[racket] Regex for blank line?
Hi everyone,
I'm sure this is a really trivial question, but I've been trying on my
own for some time now, and I can't quite figure it out. I am trying to
define a pair of functions, skip-whitespace and skip-blank-line, that do
the following:
- skip-whitespace should consume any whitespace characters from an input
port, possibly up to and including a single newline, but it should not
consume any more whitespace after a newline--i.e., it should not skip a
blank line in the input
e.g.,
(define ip (open-input-string " ABC"))
(define ip2 (open-input-string " \n\t\nABC"))
(define ip3 (open-input-string "ABC"))
(skip-whitespace ip) (skip-whitespace ip2) (skip-whitespace ip3)
(peek-char ip) ; should be #\A
(peek-char ip2) ; should be #\tab
(peek-char ip3) ; should be #\A
- skip-blank-line should consume whitespace characters from an input
port just in case that sequence of whitespace characters ends in a
newline, and not consume any input otherwise
e.g.,
(define ip (open-input-string " ABC"))
(define ip2 (open-input-string " \n\t\nABC"))
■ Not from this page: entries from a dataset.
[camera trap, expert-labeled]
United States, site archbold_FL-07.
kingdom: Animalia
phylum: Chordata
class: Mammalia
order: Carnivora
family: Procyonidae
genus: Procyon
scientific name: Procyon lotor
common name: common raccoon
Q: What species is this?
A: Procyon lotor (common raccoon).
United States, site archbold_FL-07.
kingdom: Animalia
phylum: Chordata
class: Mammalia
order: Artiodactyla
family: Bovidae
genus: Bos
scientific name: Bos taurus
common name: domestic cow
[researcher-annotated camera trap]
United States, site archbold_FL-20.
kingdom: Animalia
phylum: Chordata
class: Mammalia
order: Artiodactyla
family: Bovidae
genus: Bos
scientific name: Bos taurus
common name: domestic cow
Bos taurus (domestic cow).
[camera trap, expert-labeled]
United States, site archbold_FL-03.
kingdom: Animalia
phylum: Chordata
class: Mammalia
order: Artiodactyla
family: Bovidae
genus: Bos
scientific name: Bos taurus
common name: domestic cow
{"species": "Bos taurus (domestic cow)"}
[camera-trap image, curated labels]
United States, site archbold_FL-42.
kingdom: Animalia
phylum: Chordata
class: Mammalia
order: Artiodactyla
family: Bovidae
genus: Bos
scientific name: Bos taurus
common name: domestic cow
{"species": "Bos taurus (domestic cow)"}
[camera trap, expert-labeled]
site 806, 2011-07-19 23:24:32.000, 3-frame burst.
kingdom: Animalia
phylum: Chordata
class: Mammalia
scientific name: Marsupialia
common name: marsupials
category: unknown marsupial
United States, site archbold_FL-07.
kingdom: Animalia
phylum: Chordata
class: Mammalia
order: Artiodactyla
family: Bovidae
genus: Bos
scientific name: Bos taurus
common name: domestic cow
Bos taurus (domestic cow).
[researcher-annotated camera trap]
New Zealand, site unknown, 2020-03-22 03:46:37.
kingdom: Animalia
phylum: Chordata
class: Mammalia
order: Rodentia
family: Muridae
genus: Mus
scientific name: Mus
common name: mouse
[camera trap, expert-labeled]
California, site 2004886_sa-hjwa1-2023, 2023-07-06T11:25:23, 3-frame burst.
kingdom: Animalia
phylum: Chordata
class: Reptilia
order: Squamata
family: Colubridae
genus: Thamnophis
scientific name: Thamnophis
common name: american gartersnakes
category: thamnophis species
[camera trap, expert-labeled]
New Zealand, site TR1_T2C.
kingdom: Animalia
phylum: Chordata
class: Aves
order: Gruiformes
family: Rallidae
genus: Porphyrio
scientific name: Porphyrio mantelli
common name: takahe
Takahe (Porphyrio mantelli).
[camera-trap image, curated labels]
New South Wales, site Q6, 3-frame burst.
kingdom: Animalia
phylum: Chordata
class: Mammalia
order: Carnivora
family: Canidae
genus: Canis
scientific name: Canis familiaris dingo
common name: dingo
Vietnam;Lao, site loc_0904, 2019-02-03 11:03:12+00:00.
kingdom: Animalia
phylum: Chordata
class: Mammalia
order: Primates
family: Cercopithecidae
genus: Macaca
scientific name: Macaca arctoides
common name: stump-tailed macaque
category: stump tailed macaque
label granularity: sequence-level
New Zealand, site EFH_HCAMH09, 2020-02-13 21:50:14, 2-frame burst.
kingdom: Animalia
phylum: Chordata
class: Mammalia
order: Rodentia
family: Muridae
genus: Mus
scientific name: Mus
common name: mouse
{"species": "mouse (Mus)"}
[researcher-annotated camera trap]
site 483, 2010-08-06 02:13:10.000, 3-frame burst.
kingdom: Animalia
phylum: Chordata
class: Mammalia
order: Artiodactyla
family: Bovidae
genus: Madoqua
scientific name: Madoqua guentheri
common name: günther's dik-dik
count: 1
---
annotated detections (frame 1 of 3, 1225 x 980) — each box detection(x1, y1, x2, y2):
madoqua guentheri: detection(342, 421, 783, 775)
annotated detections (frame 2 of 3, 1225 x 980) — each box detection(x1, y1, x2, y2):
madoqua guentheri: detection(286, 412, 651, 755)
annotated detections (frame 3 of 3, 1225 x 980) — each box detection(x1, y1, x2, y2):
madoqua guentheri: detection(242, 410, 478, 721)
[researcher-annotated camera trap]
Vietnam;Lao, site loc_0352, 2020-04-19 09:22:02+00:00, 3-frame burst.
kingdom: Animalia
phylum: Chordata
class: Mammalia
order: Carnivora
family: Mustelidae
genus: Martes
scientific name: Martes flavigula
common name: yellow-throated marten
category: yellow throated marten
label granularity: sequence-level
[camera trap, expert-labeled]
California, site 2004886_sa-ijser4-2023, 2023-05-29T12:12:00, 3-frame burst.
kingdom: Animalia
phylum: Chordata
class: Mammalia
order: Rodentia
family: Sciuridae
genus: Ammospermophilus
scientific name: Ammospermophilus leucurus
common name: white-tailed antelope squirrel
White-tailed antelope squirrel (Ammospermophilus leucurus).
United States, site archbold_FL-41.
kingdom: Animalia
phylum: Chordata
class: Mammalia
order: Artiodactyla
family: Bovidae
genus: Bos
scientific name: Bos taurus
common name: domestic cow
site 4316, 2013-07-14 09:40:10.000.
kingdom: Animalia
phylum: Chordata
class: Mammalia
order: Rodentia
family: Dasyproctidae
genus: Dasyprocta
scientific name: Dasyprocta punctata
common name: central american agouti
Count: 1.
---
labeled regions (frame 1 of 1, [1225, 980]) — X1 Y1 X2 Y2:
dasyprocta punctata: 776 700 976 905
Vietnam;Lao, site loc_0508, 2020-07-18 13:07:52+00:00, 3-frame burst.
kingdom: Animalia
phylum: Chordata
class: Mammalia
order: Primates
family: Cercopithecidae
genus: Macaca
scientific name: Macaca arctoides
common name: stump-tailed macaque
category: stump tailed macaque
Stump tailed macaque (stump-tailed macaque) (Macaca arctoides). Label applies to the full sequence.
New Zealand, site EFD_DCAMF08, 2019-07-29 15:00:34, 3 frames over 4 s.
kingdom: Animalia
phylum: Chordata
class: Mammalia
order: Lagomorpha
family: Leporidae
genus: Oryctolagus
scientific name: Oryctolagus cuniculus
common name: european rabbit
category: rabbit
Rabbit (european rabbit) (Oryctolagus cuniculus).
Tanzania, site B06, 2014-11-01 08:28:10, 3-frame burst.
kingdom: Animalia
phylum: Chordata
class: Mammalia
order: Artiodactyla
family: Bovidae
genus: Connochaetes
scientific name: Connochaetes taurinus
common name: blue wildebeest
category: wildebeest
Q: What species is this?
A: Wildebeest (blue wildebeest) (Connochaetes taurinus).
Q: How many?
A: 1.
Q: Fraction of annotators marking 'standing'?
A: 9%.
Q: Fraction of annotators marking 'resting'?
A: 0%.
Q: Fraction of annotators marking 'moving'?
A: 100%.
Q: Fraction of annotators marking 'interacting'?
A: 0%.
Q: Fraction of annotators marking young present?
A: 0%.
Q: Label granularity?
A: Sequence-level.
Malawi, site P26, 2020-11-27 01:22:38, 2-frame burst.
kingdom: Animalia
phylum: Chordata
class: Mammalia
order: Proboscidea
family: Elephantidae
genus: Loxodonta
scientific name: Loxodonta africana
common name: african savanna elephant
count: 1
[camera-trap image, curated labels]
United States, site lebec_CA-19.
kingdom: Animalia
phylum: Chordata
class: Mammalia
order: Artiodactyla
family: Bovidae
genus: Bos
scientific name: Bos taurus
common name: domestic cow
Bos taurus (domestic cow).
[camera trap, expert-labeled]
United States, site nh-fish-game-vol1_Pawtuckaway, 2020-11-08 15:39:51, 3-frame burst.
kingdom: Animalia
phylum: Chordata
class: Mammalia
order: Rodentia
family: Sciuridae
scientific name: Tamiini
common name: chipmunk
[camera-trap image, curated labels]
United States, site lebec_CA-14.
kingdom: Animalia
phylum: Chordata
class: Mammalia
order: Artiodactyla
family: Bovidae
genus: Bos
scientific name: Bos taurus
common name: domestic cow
(define ip3 (open-input-string "ABC"))
(skip-blank-line ip) (skip-blank-line ip2) (skip-blank-line ip3)
(peek-char ip) ; should be #\space
(peek-char ip2) ; should be #\tab
(peek-char ip3) ; should be #\A
Both functions should return a boolean value indicating whether any
input was consumed.
Here's what I've got for skip-whitespace:
#lang typed/racket
(: skip-whitespace (Input-Port -> Boolean))
(define (skip-whitespace in)
; matches whitespace up to and including a newline, but
; doesn't skip blank lines
(if (try-read #px"^[[:blank:]]*[[:space:]]?" in) #t #f))
; NOTE: try-read is a simple wrapper for regexp-try-match with type:
; (U String Regexp PRegexp) Input-Port -> (U String False)
This works fine. But I can't figure out how to write the parallel regexp
for skip-blank-line. All the regexps I can come up with either read too
much whitespace or too little.
#lang typed/racket
(: skip-blank-line (Input-Port -> Boolean))
(define (skip-blank-line in)
(if (try-read #px"^[[:blank:]]*$" in) #t #f))
This consumes too little in the second case: it doesn't consume the
initial spaces and newline of ip2; the next char is #\space rather than
#\tab. (The same is true if I change the character class :blank: to
:space:.)
If I change the regexp to #px"^[[:blank:]]*[[:space:]]", it consumes too
much in the first case: the next char of ip is #\A rather than #\space.
(I think this second regexp is closer to what I need, but what I could
really use is a character class that just matches line-terminators,
instead of :space:. That seems to be the job of "\\p{Zl}", but I guess
there's something I don't understand about that, because (regexp-match
#px"\\p{Zl}" "\n") doesn't match anything.)
I feel pretty lost here. Any help would be very much appreciated.
Thanks!
Richard